* STATED PROBLEM
Nothing should be left out: output all of the entries exactly.

┄┄┄┄┄┄

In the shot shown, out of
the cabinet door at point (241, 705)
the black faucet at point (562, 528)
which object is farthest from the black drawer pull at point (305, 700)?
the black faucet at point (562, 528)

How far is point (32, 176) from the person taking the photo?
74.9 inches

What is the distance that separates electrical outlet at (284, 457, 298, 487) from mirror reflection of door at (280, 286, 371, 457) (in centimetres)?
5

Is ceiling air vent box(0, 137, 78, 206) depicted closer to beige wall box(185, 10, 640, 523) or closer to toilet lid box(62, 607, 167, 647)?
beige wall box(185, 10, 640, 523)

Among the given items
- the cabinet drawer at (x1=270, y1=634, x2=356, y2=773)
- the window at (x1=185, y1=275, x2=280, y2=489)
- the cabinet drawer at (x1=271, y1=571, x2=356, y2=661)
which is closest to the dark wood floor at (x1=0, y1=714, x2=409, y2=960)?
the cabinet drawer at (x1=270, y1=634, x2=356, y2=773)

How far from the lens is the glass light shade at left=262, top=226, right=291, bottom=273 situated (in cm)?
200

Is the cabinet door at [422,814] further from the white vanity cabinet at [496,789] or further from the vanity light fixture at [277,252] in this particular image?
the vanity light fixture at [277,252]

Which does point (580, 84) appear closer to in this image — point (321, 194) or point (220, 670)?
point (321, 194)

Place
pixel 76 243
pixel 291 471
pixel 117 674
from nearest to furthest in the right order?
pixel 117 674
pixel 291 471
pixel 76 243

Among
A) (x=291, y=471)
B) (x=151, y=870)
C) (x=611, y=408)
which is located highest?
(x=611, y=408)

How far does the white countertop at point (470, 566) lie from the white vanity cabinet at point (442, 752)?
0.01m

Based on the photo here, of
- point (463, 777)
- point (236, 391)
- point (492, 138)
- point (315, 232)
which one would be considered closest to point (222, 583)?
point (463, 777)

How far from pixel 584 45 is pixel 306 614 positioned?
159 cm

┄┄┄┄┄┄

* ANSWER TO THIS PROBLEM
In the shot shown, out of
the cabinet door at point (241, 705)
the black faucet at point (562, 528)
which object is farthest from the black drawer pull at point (305, 700)?
the black faucet at point (562, 528)

How far is point (32, 176) from the person taking the photo?
74.9 inches

What is the distance that separates electrical outlet at (284, 457, 298, 487) from mirror reflection of door at (280, 286, 371, 457) (in centimetres)?
5

Is ceiling air vent box(0, 137, 78, 206) depicted closer to beige wall box(185, 10, 640, 523) or closer to toilet lid box(62, 607, 167, 647)?
beige wall box(185, 10, 640, 523)

Among the given items
- the cabinet drawer at (x1=270, y1=634, x2=356, y2=773)
- the window at (x1=185, y1=275, x2=280, y2=489)
- the cabinet drawer at (x1=271, y1=571, x2=356, y2=661)
which is closest to the dark wood floor at (x1=0, y1=714, x2=409, y2=960)?
the cabinet drawer at (x1=270, y1=634, x2=356, y2=773)

How far from the lens is the glass light shade at left=262, top=226, right=291, bottom=273 situated (in cm)?
200

Is the cabinet door at [422,814] further from the white vanity cabinet at [496,789] or further from the vanity light fixture at [277,252] in this particular image?
the vanity light fixture at [277,252]

Which does point (580, 84) appear closer to in this image — point (321, 194) or point (220, 670)?
point (321, 194)

Place
pixel 76 243
pixel 291 471
pixel 117 674
from nearest to furthest in the right order?
pixel 117 674
pixel 291 471
pixel 76 243

Among
A) (x=291, y=471)
B) (x=151, y=870)
C) (x=611, y=408)
which is located highest?
(x=611, y=408)

How far does the white countertop at point (470, 566) lie from the white vanity cabinet at point (442, 752)?
0.01m

Based on the photo here, of
- point (463, 777)
- point (236, 391)
- point (492, 138)
- point (315, 232)
which one would be considered closest to point (222, 583)?
point (463, 777)

How far from pixel 584 45 is pixel 306 614 positioned?
159 cm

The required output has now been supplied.